§ EXERCISE GOAL
Find the line that contains "family: Cervidae". Then set down that line and all the lines after it, to the end of the records, exactly and with nothing added.

§ DATA TO PROCESS
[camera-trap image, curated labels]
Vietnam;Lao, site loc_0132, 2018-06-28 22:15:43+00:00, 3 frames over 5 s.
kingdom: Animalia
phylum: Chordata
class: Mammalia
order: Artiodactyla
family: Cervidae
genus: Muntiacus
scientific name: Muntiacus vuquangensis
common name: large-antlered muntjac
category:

§ TASK RESULT
family: Cervidae
genus: Muntiacus
scientific name: Muntiacus vuquangensis
common name: large-antlered muntjac
category:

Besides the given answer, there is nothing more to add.